*Reading text:*
──────────────────────────────
In response to the case of rabies that was reported to the Livingston County Department of Public Health, we would like to educate all animal owners about the disease.

Rabies is an often fatal disease caused by the rabies virus. It is usually transferred from the saliva of an affected animal, most likely as the result of a bite wound. Many animals can pass rabies to people. Wild animals are the most likely hosts of the disease. Commonly effected species include: raccoons, skunks, bats, foxes and coyotes. However it is possible for dogs, cats, cows, horses or any other warm blooded animal to become infected and pass rabies to people.

Once infected, most people start to shows signs within 1 to 3 months. However, it is possible to be infected and not show signs for several weeks to a few years. Early symptoms include fever or headache but quickly progress to confusion, sleepiness or agitation. Once someone becomes symptomatic, chances of survival are rare. If you are bitten or think you have been exposed to rabies, immediately wash out the wound and seek medical attention

Signs of rabies exposure in animals include, but are not limited to, changes in attitude, erratic behavior, lethargy, fever, excessive salivation, inability to swallow, jaw paralysis, disorientation, stumbling and ataxia.
──────────────────────────────
[Collected data]

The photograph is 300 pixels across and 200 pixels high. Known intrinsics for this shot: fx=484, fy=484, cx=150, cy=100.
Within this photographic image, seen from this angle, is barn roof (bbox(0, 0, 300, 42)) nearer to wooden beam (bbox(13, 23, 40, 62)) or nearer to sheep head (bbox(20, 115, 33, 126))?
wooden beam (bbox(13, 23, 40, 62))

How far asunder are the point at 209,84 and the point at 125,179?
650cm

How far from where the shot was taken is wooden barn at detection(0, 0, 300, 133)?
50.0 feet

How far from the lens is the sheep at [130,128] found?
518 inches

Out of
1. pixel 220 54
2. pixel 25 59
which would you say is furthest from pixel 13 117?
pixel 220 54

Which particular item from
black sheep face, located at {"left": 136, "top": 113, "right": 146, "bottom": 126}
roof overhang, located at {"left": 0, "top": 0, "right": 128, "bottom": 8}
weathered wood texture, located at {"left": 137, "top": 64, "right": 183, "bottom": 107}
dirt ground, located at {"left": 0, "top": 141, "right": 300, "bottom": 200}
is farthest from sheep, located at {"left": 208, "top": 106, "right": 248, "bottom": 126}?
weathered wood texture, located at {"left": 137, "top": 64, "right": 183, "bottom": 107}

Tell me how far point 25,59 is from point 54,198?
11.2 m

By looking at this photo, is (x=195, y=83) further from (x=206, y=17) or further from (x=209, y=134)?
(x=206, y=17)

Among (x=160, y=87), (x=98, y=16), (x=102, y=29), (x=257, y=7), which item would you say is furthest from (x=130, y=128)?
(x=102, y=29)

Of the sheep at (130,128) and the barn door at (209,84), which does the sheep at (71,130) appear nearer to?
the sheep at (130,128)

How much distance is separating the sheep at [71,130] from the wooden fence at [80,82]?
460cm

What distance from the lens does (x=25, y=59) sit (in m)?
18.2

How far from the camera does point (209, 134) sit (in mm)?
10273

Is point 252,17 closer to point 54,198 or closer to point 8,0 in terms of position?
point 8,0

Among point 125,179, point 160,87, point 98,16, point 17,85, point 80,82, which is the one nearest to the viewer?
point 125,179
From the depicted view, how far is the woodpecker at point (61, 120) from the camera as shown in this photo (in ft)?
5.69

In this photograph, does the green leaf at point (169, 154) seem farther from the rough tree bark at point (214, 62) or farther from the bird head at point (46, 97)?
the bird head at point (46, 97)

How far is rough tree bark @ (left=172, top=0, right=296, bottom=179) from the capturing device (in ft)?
──────────────────────────────
*Problems to work on:*
a) According to the rabies text, within what period do most infected people begin to show signs?
b) Reproduce the passage of the rabies text that begins at the words "Signs of rabies" and ends after the words "stumbling and ataxia.".
The collected data are not needed for this work.

*Answers provided:*
a) Most infected people begin to show signs within 1 to 3 months.

b)
Signs of rabies exposure in animals include, but are not limited to, changes in attitude, erratic behavior, lethargy, fever, excessive salivation, inability to swallow, jaw paralysis, disorientation, stumbling and ataxia.